▸ **Problem A**
According to the passage on the Pikachu redesign, who was president of Nintendo when the company was looking to expand Pokémon overseas?
▸ **Problem B**
Continue the passage on the Pikachu redesign, picking up after its final question.

— start of Source document —

The first time we showed off some Pokémon in the US, we were told they were 'too cute'. The staff in America submitted their ideas for replacement designs, but we just couldn't believe the kind of stuff they were proposing.

"They turned Pikachu into something like a tiger with huge breasts. It looked like a character from the musical Cats. When I asked 'how is this supposed to be Pikachu??' they said, 'Well look, there's its tail right there'... Seriously, that was the kind of stuff being proposed.

Source (2020/7/9): Did You Know Gaming?

"How could this be!?", I thought to myself. The story makes no sense, yet here it is straight from the president's mouth.

I did some more digging as I wasn't ready to accept this. I found 2 old interviews from Satoru Iwata, from 2008 and 2009 respectively where he clearly states that the Pikachu redesign they received was a large muscular Pikachu, not "a tiger with huge breasts" like the musical Cats.

They saw Pocket Monsters and said, "Creatures this cute can't be called 'monsters'. A monster needs to muscular and more fearsome." When I received their muscular Pikachu redesign I thought to myself, "There's no way we can show this to the people who created Pokemon". I remember this like it was yesterday, even though about 10 years have passed since then.

Source (2008/10/31): Nintendo Official Website

When we were looking to expand Pokemon overseas, I can't forget what we were told. They said, "Something this cute can't be called a 'monster'". They said if you want success in the American market you need to go with a muscular redesign, such as the one they sent us.

The president of Nintendo at the time, Hiroshi Yamauchi, told me, "If there is no example [of a cute design like this] working in America, that's even more reason to give it a try. When it comes to entertainment, there is value to standing out from the rest. If something is unique and sees success, it has the potential to become really big. Go with the Japanese designs as is."

Source (2009/5/18): Toyokeizai Online

So what's going on? How are two official sources published by Nintendo on their own website disagreeing with one another?

— end of Source document —
— start of Listing —

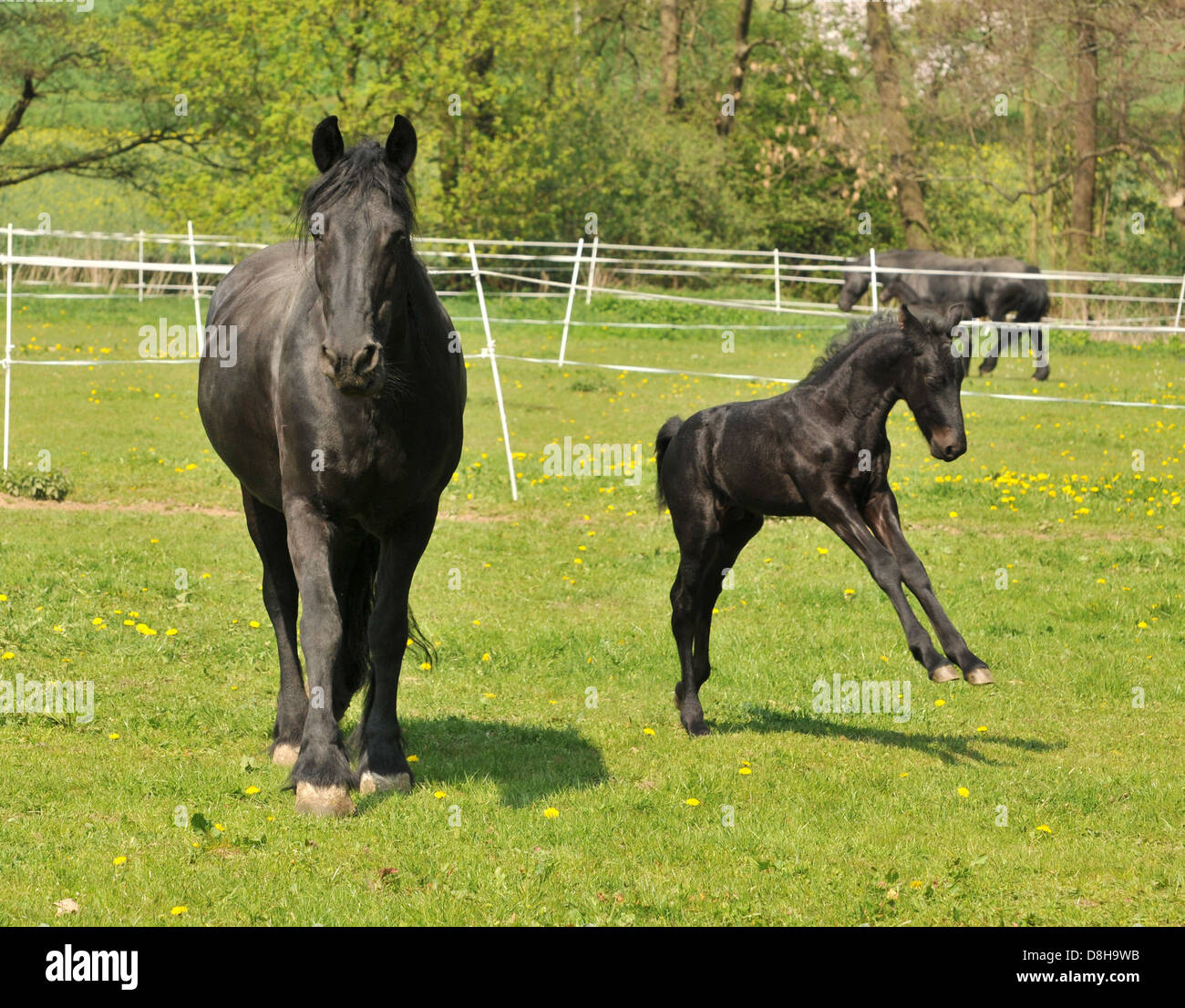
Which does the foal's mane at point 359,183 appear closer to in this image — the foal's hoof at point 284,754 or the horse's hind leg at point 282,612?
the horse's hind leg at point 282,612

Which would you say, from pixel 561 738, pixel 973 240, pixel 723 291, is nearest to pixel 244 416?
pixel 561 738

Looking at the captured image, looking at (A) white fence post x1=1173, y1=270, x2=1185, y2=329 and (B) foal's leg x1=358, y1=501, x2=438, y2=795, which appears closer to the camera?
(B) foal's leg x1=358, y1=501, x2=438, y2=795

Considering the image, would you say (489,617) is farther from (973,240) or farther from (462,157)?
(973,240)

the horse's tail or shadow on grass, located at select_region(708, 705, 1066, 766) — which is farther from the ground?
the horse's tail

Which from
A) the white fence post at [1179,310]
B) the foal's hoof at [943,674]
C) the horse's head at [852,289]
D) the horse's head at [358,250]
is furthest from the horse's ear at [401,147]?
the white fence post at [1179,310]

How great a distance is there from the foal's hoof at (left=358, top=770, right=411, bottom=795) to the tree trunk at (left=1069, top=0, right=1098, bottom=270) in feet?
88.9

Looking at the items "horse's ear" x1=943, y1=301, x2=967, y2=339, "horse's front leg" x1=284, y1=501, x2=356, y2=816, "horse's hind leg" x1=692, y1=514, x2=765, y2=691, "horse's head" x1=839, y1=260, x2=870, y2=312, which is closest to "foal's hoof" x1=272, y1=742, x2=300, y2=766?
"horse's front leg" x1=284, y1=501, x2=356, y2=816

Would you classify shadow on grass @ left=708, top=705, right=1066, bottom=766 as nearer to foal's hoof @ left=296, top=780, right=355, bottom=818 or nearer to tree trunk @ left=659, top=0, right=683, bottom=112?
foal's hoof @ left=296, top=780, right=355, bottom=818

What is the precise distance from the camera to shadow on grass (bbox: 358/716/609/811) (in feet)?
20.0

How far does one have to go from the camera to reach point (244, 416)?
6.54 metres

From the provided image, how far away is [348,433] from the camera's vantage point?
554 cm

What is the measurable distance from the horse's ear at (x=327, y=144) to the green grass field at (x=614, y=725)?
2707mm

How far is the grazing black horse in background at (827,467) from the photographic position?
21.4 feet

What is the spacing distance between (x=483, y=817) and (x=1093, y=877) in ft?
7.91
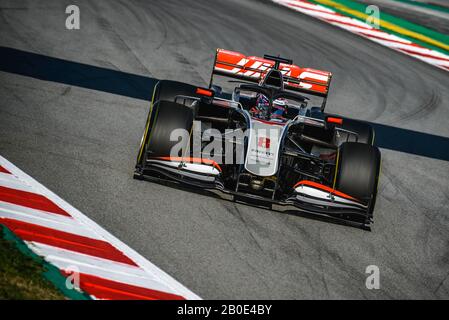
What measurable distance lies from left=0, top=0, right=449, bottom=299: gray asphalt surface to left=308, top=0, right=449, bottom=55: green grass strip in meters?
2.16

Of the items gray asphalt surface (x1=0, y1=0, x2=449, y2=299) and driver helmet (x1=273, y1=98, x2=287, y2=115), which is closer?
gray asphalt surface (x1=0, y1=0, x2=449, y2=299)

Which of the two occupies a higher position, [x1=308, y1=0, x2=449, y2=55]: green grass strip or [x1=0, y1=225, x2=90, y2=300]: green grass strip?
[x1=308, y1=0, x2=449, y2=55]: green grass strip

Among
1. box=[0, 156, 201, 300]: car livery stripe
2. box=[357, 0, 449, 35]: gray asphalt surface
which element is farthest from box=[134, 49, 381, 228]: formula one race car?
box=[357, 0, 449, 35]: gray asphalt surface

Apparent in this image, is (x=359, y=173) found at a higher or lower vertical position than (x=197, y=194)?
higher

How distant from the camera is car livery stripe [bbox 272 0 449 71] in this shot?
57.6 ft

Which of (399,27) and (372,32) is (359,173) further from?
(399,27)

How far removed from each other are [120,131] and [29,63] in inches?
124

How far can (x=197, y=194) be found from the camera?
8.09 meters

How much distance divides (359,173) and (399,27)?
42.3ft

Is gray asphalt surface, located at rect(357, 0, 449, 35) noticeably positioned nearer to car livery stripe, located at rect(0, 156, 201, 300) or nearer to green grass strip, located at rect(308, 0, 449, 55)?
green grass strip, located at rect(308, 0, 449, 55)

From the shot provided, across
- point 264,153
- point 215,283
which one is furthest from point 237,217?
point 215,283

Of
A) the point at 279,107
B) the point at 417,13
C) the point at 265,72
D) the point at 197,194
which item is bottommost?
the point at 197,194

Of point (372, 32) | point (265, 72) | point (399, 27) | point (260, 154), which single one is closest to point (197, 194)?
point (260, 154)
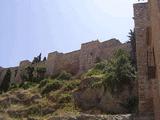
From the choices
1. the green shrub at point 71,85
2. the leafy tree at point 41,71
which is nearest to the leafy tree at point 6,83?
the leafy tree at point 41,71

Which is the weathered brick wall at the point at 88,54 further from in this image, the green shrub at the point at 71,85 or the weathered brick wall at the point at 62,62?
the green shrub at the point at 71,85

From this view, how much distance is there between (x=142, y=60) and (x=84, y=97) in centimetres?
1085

— end of Listing —
— start of Listing —

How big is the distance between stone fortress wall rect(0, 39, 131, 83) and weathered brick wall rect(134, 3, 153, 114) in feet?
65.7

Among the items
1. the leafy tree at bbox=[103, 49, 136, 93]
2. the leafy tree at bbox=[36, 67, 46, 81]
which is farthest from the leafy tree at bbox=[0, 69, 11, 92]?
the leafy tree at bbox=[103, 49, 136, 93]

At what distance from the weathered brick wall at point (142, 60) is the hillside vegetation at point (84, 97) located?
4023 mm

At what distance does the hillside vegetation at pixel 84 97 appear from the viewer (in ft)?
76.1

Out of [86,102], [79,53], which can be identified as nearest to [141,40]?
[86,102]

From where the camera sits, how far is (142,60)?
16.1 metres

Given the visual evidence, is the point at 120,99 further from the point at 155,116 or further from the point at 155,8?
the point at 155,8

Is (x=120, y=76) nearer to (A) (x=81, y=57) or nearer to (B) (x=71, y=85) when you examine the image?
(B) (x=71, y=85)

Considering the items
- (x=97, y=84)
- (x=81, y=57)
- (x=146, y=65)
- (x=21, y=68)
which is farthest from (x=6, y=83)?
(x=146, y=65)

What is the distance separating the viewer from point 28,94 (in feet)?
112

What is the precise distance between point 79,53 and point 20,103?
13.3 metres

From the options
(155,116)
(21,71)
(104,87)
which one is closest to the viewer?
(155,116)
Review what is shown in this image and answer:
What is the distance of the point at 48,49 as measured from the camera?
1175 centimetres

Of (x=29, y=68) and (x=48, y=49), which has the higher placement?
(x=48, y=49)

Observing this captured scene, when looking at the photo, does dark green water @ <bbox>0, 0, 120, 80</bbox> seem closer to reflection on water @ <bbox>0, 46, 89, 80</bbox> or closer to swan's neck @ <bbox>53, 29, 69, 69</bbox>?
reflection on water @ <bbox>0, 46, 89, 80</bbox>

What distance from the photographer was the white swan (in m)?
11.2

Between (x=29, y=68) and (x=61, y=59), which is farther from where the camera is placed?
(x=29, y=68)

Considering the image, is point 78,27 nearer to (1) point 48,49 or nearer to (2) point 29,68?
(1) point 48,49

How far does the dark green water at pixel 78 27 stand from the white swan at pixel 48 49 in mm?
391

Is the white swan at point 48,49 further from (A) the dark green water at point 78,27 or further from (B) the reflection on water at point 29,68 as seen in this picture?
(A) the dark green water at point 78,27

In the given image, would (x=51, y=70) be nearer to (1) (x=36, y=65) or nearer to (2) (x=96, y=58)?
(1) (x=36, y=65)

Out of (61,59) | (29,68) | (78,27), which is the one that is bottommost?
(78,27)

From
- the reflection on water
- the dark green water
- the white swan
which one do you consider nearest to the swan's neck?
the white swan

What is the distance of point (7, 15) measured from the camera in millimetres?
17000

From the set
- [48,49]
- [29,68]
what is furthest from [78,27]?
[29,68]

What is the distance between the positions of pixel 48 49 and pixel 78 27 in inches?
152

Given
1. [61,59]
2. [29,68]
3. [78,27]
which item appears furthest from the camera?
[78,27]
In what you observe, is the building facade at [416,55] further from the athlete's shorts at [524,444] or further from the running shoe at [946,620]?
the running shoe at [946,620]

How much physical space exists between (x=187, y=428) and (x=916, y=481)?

— end of Listing —
— start of Listing —

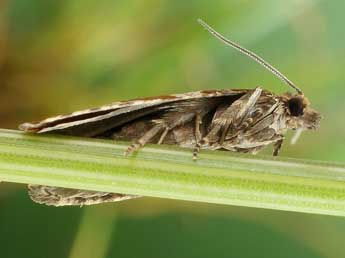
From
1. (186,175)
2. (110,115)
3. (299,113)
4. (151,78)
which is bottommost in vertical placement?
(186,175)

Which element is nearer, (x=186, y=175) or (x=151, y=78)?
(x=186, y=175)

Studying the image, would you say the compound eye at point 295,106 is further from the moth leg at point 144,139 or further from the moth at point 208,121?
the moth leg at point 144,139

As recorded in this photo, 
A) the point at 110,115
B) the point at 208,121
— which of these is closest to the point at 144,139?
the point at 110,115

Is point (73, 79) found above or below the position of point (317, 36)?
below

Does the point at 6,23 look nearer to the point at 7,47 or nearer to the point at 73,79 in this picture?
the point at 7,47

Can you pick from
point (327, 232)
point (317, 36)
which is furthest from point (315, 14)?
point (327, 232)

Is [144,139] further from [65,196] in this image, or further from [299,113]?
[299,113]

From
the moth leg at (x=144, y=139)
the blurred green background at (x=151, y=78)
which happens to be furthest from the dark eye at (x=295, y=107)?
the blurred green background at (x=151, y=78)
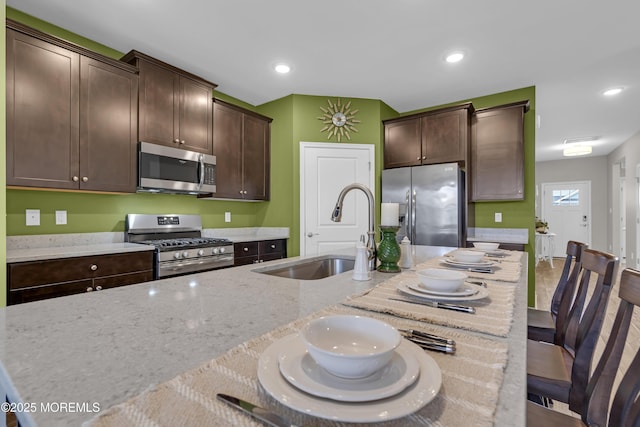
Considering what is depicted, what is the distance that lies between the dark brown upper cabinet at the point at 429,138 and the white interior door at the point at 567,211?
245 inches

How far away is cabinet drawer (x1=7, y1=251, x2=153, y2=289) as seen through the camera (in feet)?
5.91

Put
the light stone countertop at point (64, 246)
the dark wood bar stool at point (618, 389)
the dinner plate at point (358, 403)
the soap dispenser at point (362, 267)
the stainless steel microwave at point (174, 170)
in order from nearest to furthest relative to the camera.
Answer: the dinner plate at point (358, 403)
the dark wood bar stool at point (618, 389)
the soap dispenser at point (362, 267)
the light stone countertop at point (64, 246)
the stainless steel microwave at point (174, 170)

— end of Listing —

▸ **Answer A**
Hiroshi Yamauchi

▸ **Answer B**
The answer likely lies in the Japanese word 胸, which can mean both chest or breasts/boobs. What appears to have happened is that the phrase "big chest" got misinterpreted on the Japanese side first. Iwata meant "big chest" as in large pectoral muscles, but somewhere down the line in retelling the story this turned into "huge boobs", like a bad game of telephone.

I'm inclined to believe Satoru Iwata's telling of the story as he appears to be the primary source. And the fact that he specifically says "even today I remember their words vividly" and "How am I supposed to show these redesigns to the people who created Pokemon?". So it stands to reason a lot of the creators of Pokemon didn't actually see the proposed redesigns and all their information is second-hand, hence why the details are different. In the following Iwata Asks, it is stated that Game Freak was busy with the development of Pokemon Gold and Silver, and that Nintendo along with Iwata (who didn't work for Nintendo at the time but was the go-between for the two) were the ones doing the work to bring Pokemon overseas.

Between Iwata's words and the fact that it's not believable at all that Americans (who have always been sensitive about sexual imagery, especially in the 90s) would suggest such a change for a kid's show. When you consider cartoons airing at the time like Teenage Mutant Ninja Turtles and Street Sharks, it's not difficult to imagine exactly what they were proposing for Pikachu's redesign.

JAWSOME! JAWSOME!

To think what could have been.